Indicative reading list

  • Carr, E. S., & Lempert, M. (Eds.). (2016). Scale: Discourse and dimensions of social life. University of California Press.
  • Baran, P. (1964). On Distributed Communications: I. Introduction to Distributed Communication Networks. RAND.
  • Damji, J., Wenig, B., Das, T., & Lee, D. (2020). Learning Spark: Lightning-Fast Data Analytics (2nd ed.) O’Reilly Media, Inc.
  • Fox, A., Griffith, R., Joseph, A., Katz, R., Konwinski, A., Lee, G., Patterson, D., Rabkin, A., & Stoica, I. (2009). Above the clouds: A Berkeley view of cloud computing.
  • Nakamoto, S. (2009). Bitcoin: A peer-to-peer electronic cash system.
  • Zachariadis, M., Hileman, G., & Scott, S. V. (2019). Governance and control in distributed ledgers: Understanding the challenges facing blockchain technology in financial services. Information and Organization, 29(2), 105–117.
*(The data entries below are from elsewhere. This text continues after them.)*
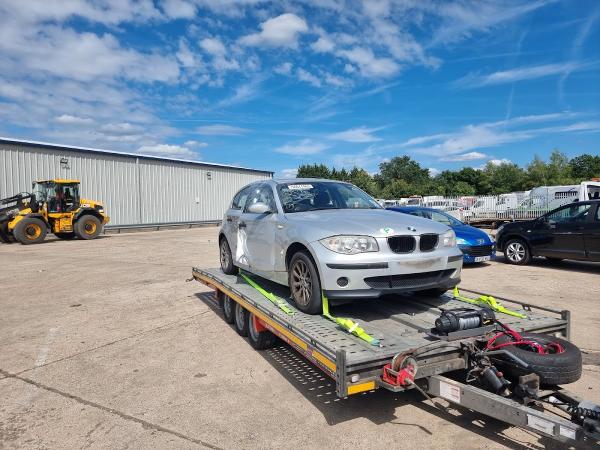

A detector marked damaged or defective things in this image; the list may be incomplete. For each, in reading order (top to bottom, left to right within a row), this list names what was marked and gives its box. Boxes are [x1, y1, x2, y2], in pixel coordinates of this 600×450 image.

damaged vehicle [219, 179, 464, 312]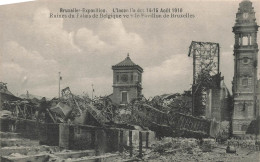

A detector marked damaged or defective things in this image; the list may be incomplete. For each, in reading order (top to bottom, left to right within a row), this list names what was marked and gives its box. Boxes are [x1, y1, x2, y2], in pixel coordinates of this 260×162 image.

burned structure [109, 54, 143, 105]
damaged tower [109, 54, 143, 105]
damaged tower [233, 0, 258, 135]
burned structure [233, 0, 258, 135]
  • Barabasi, Albert-Laszlo. 2009. ‘Scale-Free Networks: A Decade and Beyond’. Science 325 (5939): 412–13. Holme, Petter. 2019. ‘Rare and Everywhere: Perspectives on Scale-Free Networks’. Nature Communications 10 (1): 1016.
  • Smith, Marc A., et al. 2015. ‘The Structures of Twitter Crowds and Conversations’. In Transparency in Social Media: Tools, Methods and Algorithms for Mediating Online Interactions, Sorin Adam Matei et al. (Eds) 67–108. Computational Social Sciences. Cham: Springer. https://doi.org/10.1007/978-3- 319-18552-1_5.
  • Amoore, Louise. 2020. Cloud Ethics: Algorithms and the Attributes of Ourselves and Others. Durham: Duke University Press.
  • Scannell, R. Joshua. 2019. ‘This Is Not Minority Report: Predictive Policing and Population Racism’. In Captivating Technology: Race, Carceral Technoscience, and Liberatory Imagination in Everyday Life, edited by Ruha Benjamin, 107–29. Durham: Duke University Press.
  • Allen, R. L., & Mills, D. W. (2004). Signal analysis: Time, frequency, scale, and structure. IEEE Press.